YOUR INSTRUCTIONS → Reproduce the following items line for line, with no changes to their wording, numbers, or punctuation.

DATA LISTING →
----------------------------------------

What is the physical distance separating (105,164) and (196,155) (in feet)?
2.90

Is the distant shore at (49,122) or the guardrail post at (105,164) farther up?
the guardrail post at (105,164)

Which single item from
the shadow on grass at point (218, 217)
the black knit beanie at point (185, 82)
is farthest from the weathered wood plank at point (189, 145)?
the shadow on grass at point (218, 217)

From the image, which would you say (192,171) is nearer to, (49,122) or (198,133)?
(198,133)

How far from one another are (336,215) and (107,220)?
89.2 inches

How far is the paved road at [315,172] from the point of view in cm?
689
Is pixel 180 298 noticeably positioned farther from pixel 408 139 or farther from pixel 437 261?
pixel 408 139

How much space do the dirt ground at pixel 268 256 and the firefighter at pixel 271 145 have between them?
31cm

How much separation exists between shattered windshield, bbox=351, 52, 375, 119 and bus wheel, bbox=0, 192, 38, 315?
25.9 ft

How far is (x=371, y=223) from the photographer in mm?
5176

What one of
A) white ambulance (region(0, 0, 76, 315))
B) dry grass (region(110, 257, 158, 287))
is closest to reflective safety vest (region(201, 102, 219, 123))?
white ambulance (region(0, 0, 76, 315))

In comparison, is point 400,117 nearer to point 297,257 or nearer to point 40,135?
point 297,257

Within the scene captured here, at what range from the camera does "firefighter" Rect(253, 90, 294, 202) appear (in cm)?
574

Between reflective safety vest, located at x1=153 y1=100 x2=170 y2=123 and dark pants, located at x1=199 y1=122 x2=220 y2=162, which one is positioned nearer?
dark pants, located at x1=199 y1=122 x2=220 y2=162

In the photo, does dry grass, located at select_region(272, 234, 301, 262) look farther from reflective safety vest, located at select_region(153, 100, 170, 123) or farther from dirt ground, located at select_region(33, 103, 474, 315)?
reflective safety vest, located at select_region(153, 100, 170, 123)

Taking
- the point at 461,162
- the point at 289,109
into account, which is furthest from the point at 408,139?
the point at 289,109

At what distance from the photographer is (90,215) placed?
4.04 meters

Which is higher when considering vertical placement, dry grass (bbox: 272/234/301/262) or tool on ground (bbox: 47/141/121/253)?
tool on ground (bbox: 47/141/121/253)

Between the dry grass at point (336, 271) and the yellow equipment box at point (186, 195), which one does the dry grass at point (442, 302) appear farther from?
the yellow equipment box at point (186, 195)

----------------------------------------

TASK OUTPUT →
What is the physical distance separating (105,164) and (196,155) (in feet)?
2.90

Is the distant shore at (49,122) or the guardrail post at (105,164) farther up?
the guardrail post at (105,164)

Which single item from
the shadow on grass at point (218, 217)
the black knit beanie at point (185, 82)
is farthest from the weathered wood plank at point (189, 145)?
the shadow on grass at point (218, 217)

From the image, which would you say (192,171) is nearer to, (49,122) or (198,133)?
(198,133)

How far from one another are (336,215) and (107,220)?
89.2 inches

How far is the paved road at [315,172] from the point of view in cm?
689
Is pixel 180 298 noticeably positioned farther from pixel 408 139 or farther from pixel 437 261?
pixel 408 139

How much space do the dirt ground at pixel 268 256 and the firefighter at pixel 271 145 have between them?
31cm

How much separation exists between shattered windshield, bbox=351, 52, 375, 119 and bus wheel, bbox=0, 192, 38, 315?
25.9 ft

How far is (x=371, y=223) from the photographer in mm?
5176

What one of
A) white ambulance (region(0, 0, 76, 315))
B) dry grass (region(110, 257, 158, 287))
is closest to reflective safety vest (region(201, 102, 219, 123))?
white ambulance (region(0, 0, 76, 315))

In comparison, is point 400,117 nearer to point 297,257 or nearer to point 40,135?
point 297,257

Within the scene captured here, at what range from the camera does "firefighter" Rect(253, 90, 294, 202) appear (in cm)?
574

Between reflective safety vest, located at x1=153 y1=100 x2=170 y2=123 and dark pants, located at x1=199 y1=122 x2=220 y2=162, which one is positioned nearer?
dark pants, located at x1=199 y1=122 x2=220 y2=162

In the photo, does dry grass, located at select_region(272, 234, 301, 262) look farther from reflective safety vest, located at select_region(153, 100, 170, 123) or farther from dirt ground, located at select_region(33, 103, 474, 315)?
reflective safety vest, located at select_region(153, 100, 170, 123)

Taking
- the point at 461,162
- the point at 289,109
into account, which is furthest from the point at 408,139?
the point at 289,109

At what distance from the photographer is (90,215) placed?
4.04 meters

Which is higher when considering vertical placement, dry grass (bbox: 272/234/301/262) or tool on ground (bbox: 47/141/121/253)?
tool on ground (bbox: 47/141/121/253)

Between the dry grass at point (336, 271) and the yellow equipment box at point (186, 195), which one does the dry grass at point (442, 302) appear farther from?
the yellow equipment box at point (186, 195)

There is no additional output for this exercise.